■ **TEXT FOR ANALYSIS**
▶

Federal Court Decisions

Decision Information

Decision Content

Date: 20040123

Docket: IMM-1096-02

Citation: 2004 FC 96

Ottawa, Ontario, this 23rd day of January, 2004

Present:           The Honourable Justice James Russell                                  

BETWEEN:

                                                                    HONGJUAN LIN

                                                                                                                                                       Applicant

                                                                                 and

                             THE MINISTER OF CITIZENSHIP AND IMMIGRATION

                                                                                                                                                   Respondent

                                               REASONS FOR ORDER AND ORDER

[1]                 This is an application for judicial review of the decision ("Decision") of visa officer Katia D'Haene ("Visa Officer"), wherein she dismissed the application of Hongjuan Lin ( "Applicant") for Temporary Entry to Canada (Student Authorization) (the "Application") by letter dated January 24, 2002.                 


BACKGROUND

[2]             The Applicant applied for a Student Authorization at the Canadian Embassy in Beijing, China in September 2001. Her plan was to study English and computer programming at Seneca College in Toronto, Ontario. The Applicant was not contacted by the Canadian Embassy and was not asked to attend for an interview.

[3]                 The Applicant is a young woman from Fujian Province in China. She was a student at Fujian Teachers University. She has three younger siblings.

[4]                 The Applicant's father is a 38% shareholder of Fuqing Bisheng Steel Construction Co. Ltd., having invested 1,402,200 RMB in that company. As Deputy Manager of this company, Mr. Lin earned 362,760 RMB in 2000, 349,760 RMB in 1999, and 358,160 RMB in 1998. These values are each equivalent to approximately CDN $55 - 60 000.

[5]                 The Applicant included with her application the business licence, audited financial statements for 1998, 1999 and 2000, and taxation documents for the company business. In addition, the Applicant's family provided certificates of deposit and bank books, confirming their savings in the amount of 800,000 RMB.


DECISION UNDER REVIEW

[6]                 The Visa Officer found that the Applicant had not satisfactorily explained in her study plan the need to study English and computer programming abroad. The Visa Officer rejected the application because the study plan was not credible and because she reached a negative evaluation of the Applicant's personal background.

[7]                 The Visa Officer noted that the Applicant had completed only 2 years of vocational middle school in the Economics and Administration Department of Fujian Teacher's University (from September 1998 until July 2000), and that her major was "Computer Study." The Applicant indicated that she then entered the "Education Department of Fujian Teacher's University," majoring in Information Management.

◀

■ **TASKS AND EXERCISES**
[1] According to the court decision, where did the Applicant apply for a Student Authorization?
[2] Write out the passage of the court decision that begins at the words "DECISION UNDER REVIEW" and stops after "in Information Management.".
[3] Name every document mentioned in paragraph [5] of the court decision.
The material after this point is separate from the court decision.

■ **EXERCISE DATA**
▶

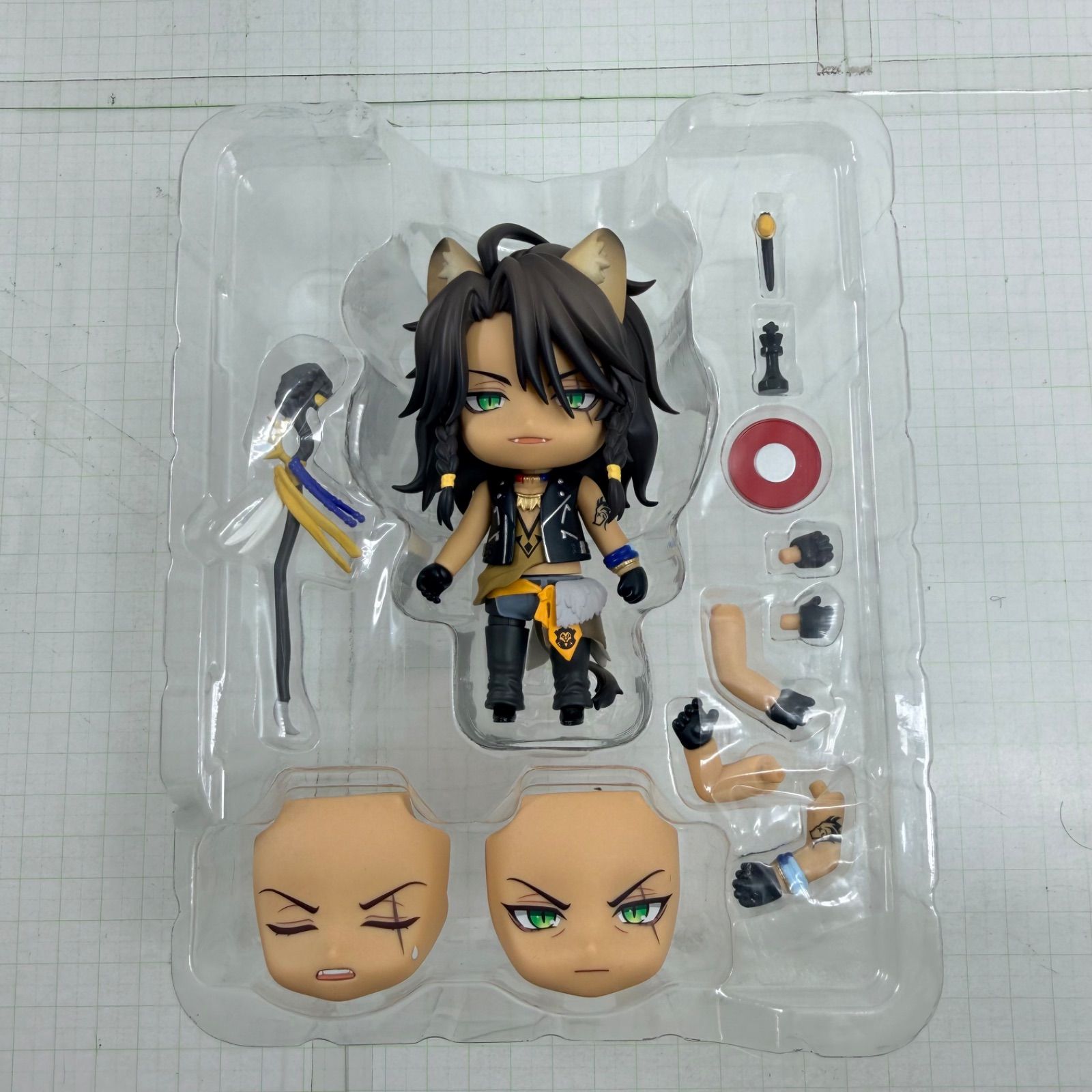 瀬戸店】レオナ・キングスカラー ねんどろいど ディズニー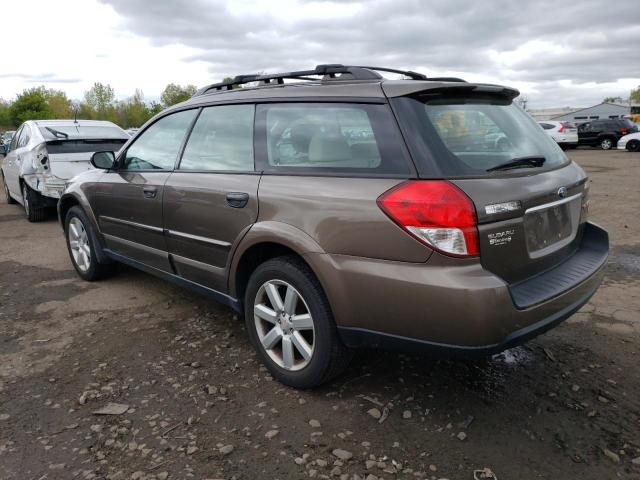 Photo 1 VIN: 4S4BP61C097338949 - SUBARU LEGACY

◀

■ **SOLUTIONS TO THE TASKS**
[1] At the Canadian Embassy in Beijing, China.

[2]
DECISION UNDER REVIEW

[6]                 The Visa Officer found that the Applicant had not satisfactorily explained in her study plan the need to study English and computer programming abroad. The Visa Officer rejected the application because the study plan was not credible and because she reached a negative evaluation of the Applicant's personal background.

[7]                 The Visa Officer noted that the Applicant had completed only 2 years of vocational middle school in the Economics and Administration Department of Fujian Teacher's University (from September 1998 until July 2000), and that her major was "Computer Study." The Applicant indicated that she then entered the "Education Department of Fujian Teacher's University," majoring in Information Management.

[3] The business licence, the audited financial statements for 1998, 1999 and 2000, the taxation documents for the company business, the certificates of deposit, and the bank books.